At the same time, I tend to approach strategy with a lot of caution. A lot of the canonical reasoning behind 'startup positioning' is based on extrapolation from trends, but surprisingly few analogies work in economics.
Our focus right now is: - talking to our users - making sure they have the best experience
We have an eval suite with code+telemetry fixtures and a golden RCA+patches and an LLM-as-a-Judge. So whenever we get feedback from our users and they're OK with it, we use their feedback to create an eval case (it's still quite manual since you have to calibrate the case).
We use Superlog to observe Superlog, so I often extract cases from our own errors. The PRs get better and better, but, of course, it's sort of a continuous improvement process.
The moment something changes the system, it no longer observes it, in fact observing something might cause it to change ( https://en.wikipedia.org/wiki/Observer_effect_(physics) )
Either it's a tool for observing or it's a tool for fixing issues, it cannot be both, by physical principle.
Best case scenario here is that the product succeeds, and then you need to instrument the product itself in order to observe it, like debugging the debugger. But it wouldn't be an observability tool, it would shift the product that needs to be observed from the previous source code that is now a target language into the new source code that is now your product.
I agree with the philosophical principle! If you give a rigid observer an incentive to 'remove bugs', it will happily silence all alerts and report success.
Our goal is to make sure that doesn't happen. The investigation agent is actually a separate agent with a separate goal.

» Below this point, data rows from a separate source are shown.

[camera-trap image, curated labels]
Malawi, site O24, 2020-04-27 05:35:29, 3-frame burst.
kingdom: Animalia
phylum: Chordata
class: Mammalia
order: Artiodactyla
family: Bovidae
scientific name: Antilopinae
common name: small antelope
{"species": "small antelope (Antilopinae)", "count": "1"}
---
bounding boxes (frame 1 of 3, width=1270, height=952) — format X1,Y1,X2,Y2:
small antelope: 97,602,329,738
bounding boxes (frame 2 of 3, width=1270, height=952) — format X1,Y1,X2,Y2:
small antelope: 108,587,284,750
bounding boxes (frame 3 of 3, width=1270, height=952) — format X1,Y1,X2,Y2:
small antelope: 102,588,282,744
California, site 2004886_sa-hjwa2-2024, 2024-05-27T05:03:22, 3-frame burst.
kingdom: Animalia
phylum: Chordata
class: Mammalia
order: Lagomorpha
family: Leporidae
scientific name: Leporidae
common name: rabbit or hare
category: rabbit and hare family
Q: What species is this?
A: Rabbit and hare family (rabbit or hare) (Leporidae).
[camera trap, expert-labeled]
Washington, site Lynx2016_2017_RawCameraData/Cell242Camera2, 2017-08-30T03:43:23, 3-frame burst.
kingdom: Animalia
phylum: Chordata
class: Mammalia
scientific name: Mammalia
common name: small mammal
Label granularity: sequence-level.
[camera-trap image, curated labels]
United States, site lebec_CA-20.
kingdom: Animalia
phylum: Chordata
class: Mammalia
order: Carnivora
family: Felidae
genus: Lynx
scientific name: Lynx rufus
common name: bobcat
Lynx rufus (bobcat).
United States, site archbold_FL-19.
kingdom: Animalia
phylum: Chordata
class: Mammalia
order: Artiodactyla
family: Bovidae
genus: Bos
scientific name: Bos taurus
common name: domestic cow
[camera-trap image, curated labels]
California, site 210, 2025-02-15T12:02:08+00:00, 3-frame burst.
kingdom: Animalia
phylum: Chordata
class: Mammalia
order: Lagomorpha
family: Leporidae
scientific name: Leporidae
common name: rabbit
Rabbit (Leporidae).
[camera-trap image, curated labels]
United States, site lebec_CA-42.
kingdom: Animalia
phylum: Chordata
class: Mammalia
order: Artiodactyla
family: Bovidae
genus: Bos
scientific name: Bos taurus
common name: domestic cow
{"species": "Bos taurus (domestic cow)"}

In practice, we rarely see the agent just silencing stuff. When this happens, I get on it and make it an eval case :)
I guess the change in voltages, arrangement of registers, filling of buffers in the network stack are changing but... what?
However in the case of SuperLog the path to system change is quite direct
"We fix bugs. Superlog prepares a resolution PR for every incident. If Confidence Gate fails, it posts findings for the investigating team and pulls in the engineers who can add context."
The system literally pushes (or Pull requests, whatever, github is dead anyways) a code change.